*What the task requires:* Only one stretch of the records below is wanted: the lines from the one holding "Face-Validity" through the one holding "Require subjective assessments". Return it exactly, both ends included.

*** Extracted records Section Begins ***

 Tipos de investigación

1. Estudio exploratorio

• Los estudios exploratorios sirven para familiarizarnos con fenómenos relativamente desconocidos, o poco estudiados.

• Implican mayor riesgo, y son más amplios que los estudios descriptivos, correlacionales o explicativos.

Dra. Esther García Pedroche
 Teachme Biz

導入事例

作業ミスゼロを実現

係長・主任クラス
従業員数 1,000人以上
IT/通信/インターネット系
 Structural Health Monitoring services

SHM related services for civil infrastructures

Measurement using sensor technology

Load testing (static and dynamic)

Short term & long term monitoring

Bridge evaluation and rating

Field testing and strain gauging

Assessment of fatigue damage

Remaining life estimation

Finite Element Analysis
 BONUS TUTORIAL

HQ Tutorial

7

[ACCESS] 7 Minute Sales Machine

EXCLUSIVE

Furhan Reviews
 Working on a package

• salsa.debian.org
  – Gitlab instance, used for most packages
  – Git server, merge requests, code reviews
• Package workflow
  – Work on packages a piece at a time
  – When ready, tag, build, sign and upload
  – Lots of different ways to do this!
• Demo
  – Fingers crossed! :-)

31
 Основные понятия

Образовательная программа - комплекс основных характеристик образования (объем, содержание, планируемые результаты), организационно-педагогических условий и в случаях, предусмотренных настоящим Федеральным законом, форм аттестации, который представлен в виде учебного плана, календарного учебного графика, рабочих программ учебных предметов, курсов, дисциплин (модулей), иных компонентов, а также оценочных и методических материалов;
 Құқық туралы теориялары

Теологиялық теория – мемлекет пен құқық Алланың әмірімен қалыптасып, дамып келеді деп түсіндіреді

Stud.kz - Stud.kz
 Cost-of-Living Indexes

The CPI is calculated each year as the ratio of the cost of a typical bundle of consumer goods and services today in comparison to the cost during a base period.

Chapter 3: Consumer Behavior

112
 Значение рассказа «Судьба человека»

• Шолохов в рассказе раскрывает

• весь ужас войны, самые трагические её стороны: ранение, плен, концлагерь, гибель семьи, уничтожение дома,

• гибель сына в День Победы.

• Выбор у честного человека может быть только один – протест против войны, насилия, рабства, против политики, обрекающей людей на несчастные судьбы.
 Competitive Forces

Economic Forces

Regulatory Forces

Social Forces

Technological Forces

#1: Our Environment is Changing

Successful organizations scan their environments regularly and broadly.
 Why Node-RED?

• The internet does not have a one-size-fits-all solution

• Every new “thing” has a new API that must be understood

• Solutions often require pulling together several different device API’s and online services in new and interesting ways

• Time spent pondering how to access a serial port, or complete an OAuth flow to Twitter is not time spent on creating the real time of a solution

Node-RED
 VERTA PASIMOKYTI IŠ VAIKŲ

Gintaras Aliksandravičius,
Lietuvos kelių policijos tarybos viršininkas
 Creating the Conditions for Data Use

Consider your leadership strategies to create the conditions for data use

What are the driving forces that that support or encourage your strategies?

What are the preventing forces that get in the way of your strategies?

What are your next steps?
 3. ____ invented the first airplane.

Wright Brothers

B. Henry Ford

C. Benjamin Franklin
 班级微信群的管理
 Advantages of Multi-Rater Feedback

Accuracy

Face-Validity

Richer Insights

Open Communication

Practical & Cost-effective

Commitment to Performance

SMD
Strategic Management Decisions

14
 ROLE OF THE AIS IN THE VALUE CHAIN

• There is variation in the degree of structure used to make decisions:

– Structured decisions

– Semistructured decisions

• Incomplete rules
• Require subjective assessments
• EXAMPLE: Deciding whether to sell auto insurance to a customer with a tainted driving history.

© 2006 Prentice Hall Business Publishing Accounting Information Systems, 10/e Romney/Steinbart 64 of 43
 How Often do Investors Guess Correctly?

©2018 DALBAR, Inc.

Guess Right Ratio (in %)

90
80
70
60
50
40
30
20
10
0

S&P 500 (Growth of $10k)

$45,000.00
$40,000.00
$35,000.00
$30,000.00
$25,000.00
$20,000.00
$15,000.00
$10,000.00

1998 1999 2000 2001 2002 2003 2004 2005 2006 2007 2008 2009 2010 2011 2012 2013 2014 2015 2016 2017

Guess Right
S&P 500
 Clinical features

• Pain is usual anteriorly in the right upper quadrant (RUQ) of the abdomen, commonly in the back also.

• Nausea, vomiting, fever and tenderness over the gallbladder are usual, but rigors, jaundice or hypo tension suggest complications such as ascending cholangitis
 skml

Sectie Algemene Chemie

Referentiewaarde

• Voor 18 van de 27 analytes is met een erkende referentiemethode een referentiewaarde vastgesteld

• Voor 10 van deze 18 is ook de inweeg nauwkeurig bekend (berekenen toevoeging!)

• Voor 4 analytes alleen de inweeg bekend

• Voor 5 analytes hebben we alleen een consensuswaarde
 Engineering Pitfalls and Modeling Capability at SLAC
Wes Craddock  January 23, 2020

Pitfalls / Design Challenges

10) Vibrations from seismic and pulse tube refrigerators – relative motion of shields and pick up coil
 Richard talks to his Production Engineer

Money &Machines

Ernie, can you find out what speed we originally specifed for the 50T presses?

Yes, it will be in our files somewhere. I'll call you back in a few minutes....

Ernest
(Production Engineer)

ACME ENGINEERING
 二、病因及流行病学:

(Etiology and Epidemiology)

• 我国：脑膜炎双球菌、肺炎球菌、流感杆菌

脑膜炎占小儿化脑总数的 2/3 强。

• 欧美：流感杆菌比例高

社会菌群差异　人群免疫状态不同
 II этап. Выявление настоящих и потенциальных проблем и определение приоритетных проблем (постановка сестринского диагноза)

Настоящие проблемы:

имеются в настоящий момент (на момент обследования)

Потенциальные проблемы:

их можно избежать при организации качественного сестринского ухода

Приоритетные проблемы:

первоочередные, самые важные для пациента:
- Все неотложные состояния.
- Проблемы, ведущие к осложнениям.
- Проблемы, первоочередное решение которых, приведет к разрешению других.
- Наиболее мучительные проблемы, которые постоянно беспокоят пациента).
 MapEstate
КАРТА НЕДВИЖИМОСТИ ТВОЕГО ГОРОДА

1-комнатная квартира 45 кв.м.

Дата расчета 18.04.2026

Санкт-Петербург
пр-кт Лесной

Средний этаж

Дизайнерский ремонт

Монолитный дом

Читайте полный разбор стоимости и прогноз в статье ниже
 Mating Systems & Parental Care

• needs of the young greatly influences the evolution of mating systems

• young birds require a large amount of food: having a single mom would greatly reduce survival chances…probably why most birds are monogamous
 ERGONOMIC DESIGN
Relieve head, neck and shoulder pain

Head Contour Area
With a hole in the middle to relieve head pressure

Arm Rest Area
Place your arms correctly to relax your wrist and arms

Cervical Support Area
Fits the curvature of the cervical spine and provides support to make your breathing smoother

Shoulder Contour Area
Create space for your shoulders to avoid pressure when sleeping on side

*** Extracted records Section Ends ***

*Exercise result:*
Face-Validity

Richer Insights

Open Communication

Practical & Cost-effective

Commitment to Performance

SMD
Strategic Management Decisions

14
 ROLE OF THE AIS IN THE VALUE CHAIN

• There is variation in the degree of structure used to make decisions:

– Structured decisions

– Semistructured decisions

• Incomplete rules
• Require subjective assessments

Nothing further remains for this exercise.